Not water cooling the stock turbo?

jwaller

Evil Genius/SyTy Guru
not needed. it's used in some oe appts to try and help insure they last for 100k miles. I doubt this is a goal of yours.
 

skata

Donating Member
MikeRenz said:
If i run it thise way, should i cap the ports or lets them breathe?

how about you fill the water passage with oil and then cap it off. this might help dissipate heat.
 

MikeRenz

not stock
skata said:
MikeRenz said:
If i run it thise way, should i cap the ports or lets them breathe?
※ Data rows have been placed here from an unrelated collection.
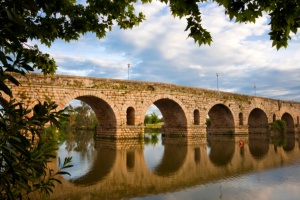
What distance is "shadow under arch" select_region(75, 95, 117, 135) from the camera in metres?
19.6

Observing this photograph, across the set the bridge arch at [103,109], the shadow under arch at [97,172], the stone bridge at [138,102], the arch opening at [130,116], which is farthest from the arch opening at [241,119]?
the shadow under arch at [97,172]

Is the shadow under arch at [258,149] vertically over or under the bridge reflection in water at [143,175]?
under

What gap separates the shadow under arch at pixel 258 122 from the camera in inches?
1251

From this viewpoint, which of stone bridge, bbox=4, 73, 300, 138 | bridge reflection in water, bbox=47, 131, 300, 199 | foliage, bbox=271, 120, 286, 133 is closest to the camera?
bridge reflection in water, bbox=47, 131, 300, 199

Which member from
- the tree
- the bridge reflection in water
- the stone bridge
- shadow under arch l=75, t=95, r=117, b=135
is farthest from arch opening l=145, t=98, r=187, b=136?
the tree

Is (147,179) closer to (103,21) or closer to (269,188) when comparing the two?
(269,188)

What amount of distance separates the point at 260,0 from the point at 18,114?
274cm

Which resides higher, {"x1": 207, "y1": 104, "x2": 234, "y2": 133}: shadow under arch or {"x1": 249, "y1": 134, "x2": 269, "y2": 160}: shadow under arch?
{"x1": 207, "y1": 104, "x2": 234, "y2": 133}: shadow under arch

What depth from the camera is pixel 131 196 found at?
235 inches

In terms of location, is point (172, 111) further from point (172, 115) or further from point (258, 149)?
point (258, 149)

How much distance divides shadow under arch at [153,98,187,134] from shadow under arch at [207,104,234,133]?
5801 millimetres

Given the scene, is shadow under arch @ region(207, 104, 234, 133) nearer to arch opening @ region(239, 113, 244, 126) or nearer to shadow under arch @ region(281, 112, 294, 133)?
arch opening @ region(239, 113, 244, 126)

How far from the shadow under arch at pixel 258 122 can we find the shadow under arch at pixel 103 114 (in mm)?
19349

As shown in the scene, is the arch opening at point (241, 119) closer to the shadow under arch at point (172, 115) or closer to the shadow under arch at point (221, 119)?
the shadow under arch at point (221, 119)
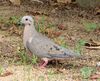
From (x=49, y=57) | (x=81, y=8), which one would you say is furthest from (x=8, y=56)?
(x=81, y=8)

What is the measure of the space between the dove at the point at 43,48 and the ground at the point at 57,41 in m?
0.17

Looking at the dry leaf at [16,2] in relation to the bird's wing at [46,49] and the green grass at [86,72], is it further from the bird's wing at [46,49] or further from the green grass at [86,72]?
the green grass at [86,72]

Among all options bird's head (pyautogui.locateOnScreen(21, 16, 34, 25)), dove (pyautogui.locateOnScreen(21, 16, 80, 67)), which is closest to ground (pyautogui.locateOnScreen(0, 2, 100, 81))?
dove (pyautogui.locateOnScreen(21, 16, 80, 67))

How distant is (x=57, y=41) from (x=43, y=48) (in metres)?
1.19

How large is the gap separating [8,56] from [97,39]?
1.94 metres

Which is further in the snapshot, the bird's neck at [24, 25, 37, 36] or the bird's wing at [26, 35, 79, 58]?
the bird's neck at [24, 25, 37, 36]

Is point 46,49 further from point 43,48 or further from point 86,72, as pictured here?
point 86,72

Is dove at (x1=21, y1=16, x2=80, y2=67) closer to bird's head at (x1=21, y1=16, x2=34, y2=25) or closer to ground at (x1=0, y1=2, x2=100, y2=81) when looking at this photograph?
bird's head at (x1=21, y1=16, x2=34, y2=25)

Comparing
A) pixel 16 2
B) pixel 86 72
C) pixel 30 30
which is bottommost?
pixel 86 72

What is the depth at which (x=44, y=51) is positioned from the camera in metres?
7.22

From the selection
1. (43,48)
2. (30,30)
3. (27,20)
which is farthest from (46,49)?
(27,20)

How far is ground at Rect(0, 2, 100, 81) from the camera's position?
688 centimetres

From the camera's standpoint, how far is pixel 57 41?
843 cm

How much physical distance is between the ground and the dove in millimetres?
171
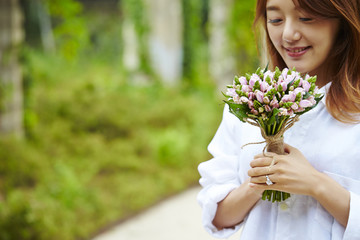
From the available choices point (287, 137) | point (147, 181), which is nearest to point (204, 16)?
point (147, 181)

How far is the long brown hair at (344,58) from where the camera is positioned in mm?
1127

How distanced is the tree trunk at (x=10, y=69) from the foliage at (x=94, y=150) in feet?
0.79

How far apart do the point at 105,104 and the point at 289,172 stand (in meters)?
6.00

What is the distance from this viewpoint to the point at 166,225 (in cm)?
470

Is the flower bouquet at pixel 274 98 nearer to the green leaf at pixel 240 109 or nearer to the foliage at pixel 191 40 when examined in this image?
the green leaf at pixel 240 109

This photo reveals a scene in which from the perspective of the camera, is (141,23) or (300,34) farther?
(141,23)

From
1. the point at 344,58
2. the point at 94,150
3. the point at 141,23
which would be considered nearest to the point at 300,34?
the point at 344,58

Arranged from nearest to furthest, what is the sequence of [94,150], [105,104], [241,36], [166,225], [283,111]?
1. [283,111]
2. [166,225]
3. [94,150]
4. [105,104]
5. [241,36]

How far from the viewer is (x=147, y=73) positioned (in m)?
8.68

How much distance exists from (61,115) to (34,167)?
1752 millimetres

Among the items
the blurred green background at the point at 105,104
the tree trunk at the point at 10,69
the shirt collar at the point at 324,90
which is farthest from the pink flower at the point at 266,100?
the tree trunk at the point at 10,69

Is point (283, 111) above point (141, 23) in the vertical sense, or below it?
below

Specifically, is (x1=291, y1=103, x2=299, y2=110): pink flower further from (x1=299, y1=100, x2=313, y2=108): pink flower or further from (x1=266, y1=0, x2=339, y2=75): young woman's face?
(x1=266, y1=0, x2=339, y2=75): young woman's face

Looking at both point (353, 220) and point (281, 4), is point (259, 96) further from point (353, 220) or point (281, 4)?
point (353, 220)
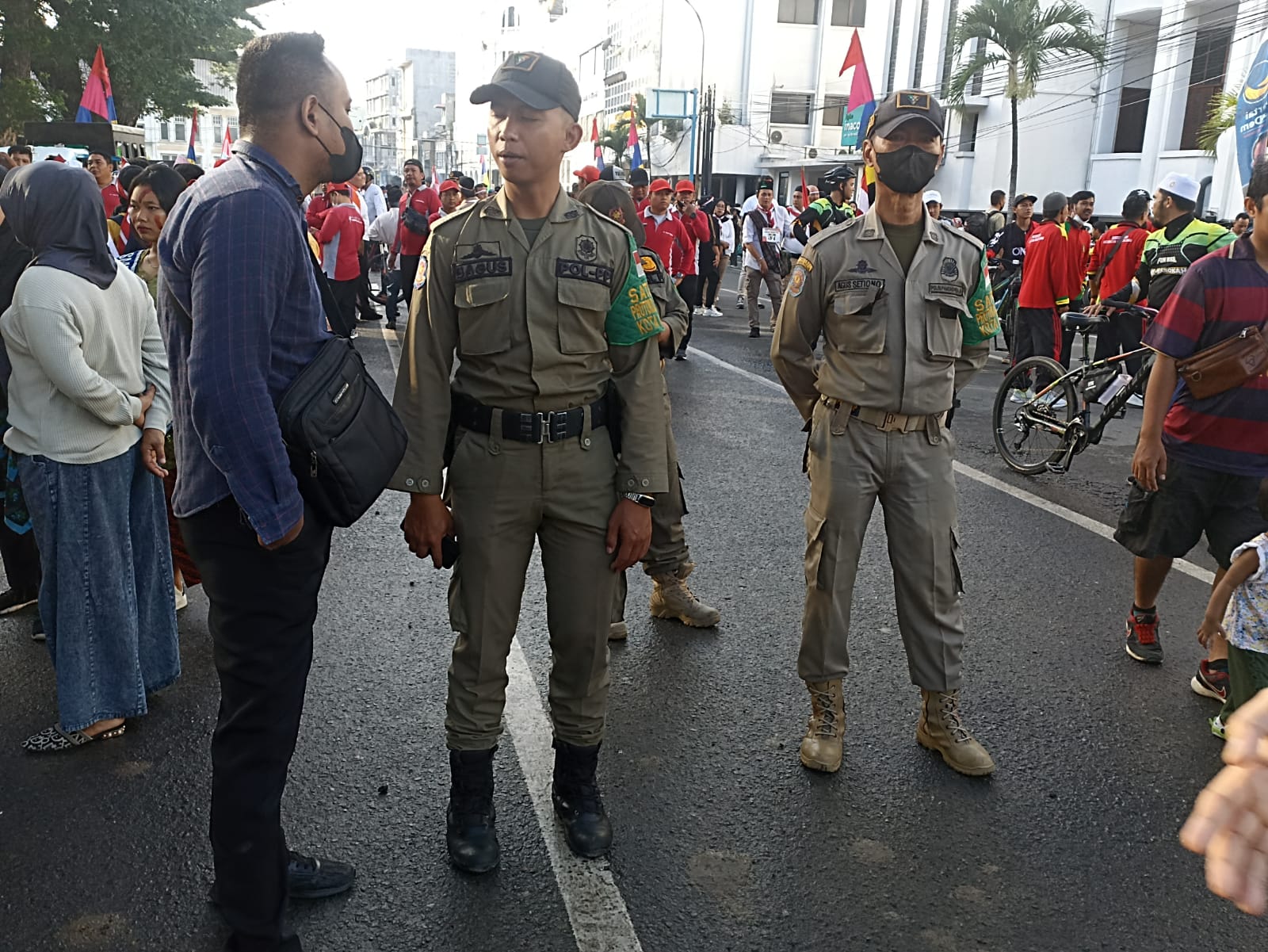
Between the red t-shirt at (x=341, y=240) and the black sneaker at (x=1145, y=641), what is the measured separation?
29.6ft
how about you fill the water passage with oil and then cap it off. this might help dissipate heat.
my question was more pointed towards "will capping it build pressure inside the water ports"
 

turbodog

Donating Member
I would think that capping the turbo ports with water inside would result in the water boiling, extreme pressure? Turbo housing is probably strong enough, but why risk it? I'd leave one open.
 

bigtime

Sy-Ty Builder
turbodog said:
I would think that capping the turbo ports with water inside would result in the water boiling, extreme pressure? Turbo housing is probably strong enough, but why risk it? I'd leave one open.

What water? if you don't put any in there will be none to boil.
 

turbodog

Donating Member
You're right. I misread. Skata suggested filling with OIL and then capping. Not water. Doh!

Now, I must add that oil is non-compressible... so if you were (at 'room temp') to fill the passage COMPLETELY, then cap it off, then raise the temp to full operating temp.... you again have very high pressure in there. Best to leave it empty. The oil would ony absorb a little heat... then, as soon as it is at the same temp as the surrounding metal, any advantage goes away.
 

skata

Donating Member
turbodog said:
The oil would ony absorb a little heat... then, as soon as it is at the same temp as the surrounding metal, any advantage goes away.

the main thing i see that the oil will do is transfer heat. air is a poor conductor, and with air in the passages certain parts might get hotter than the other. with a liquid (ex. oil) in the passage, the heat will be transfered across to other surfaces of the turbo to be dissipated.
and if your concern is that oil will create too much pressure, just leave a little air gap in there.
i'm not quite sure how the water passages are on a stock turbo, but you get my point of heat transfer.
 

turbodog

Donating Member
OK, whatever...
just some info to help prevent a problem:
coefficient of expansion of oil = 460ppm/degreeF
so if oil gets 300F hotter from fill/seal to full operating temp, it will expand ~14%. So, only fill cavity about 75% full, max. Gotta leave some room for air to be compressed by expanding oil.

and, FYI:
Thermal conductivity of oil = 0.15 W/meter degreeC
Thermal conductivity of iron = 80 W/meter degreeC
so iron conducts heat ~530 times better than oil... meaning that the iron will have conducted the heat around the water cooling passage long before the oil conducts it throuigh the passage.... but, decision is yours.
 

libertysyclone

New member
Thanks for the physics lesson, :lol: :wink:

make sure you get the port off the intake manifold blocked off tite, i had a leak when i did mine.

almost none of you aftermarket turbos water cool.
 

bigtime

Sy-Ty Builder
turbodog said:
OK, whatever...
just some info to help prevent a problem:
coefficient of expansion of oil = 460ppm/degreeF
so if oil gets 300F hotter from fill/seal to full operating temp, it will expand ~14%. So, only fill cavity about 75% full, max. Gotta leave some room for air to be compressed by expanding oil.

and, FYI:
Thermal conductivity of oil = 0.15 W/meter degreeC
Thermal conductivity of iron = 80 W/meter degreeC
so iron conducts heat ~530 times better than oil... meaning that the iron will have conducted the heat around the water cooling passage long before the oil conducts it throuigh the passage.... but, decision is yours.

Tell me more Dr. Science! :wink:
 

turbodog

Donating Member
libertysyclone said:
Thanks for the physics lesson.

biggtime said:
Tell me more Dr. Science!

HA! Me the fool, for assuming folks would want to make decisions based on scientific data, rather than old wives' tales and massive beer consumption!

Back to your Ouiji boards, your Tarot cards, your Magic Eight Ball, your Oblique Strategies*, heathens!

* Bonus points to anyone who can identify this reference
 

tealty

New member
Dont forget Dungeons and Dragons! :)
I removed an old garrett(oil cooled turbo) and installed a 20g (water and oil cooled). It has yet to have the water lines hooked back up...just being cooled by oil. This was about 4years ago, and the truck's turbo is still kickin azz. Oh, eno rulez btw!...hahahhaha j/k.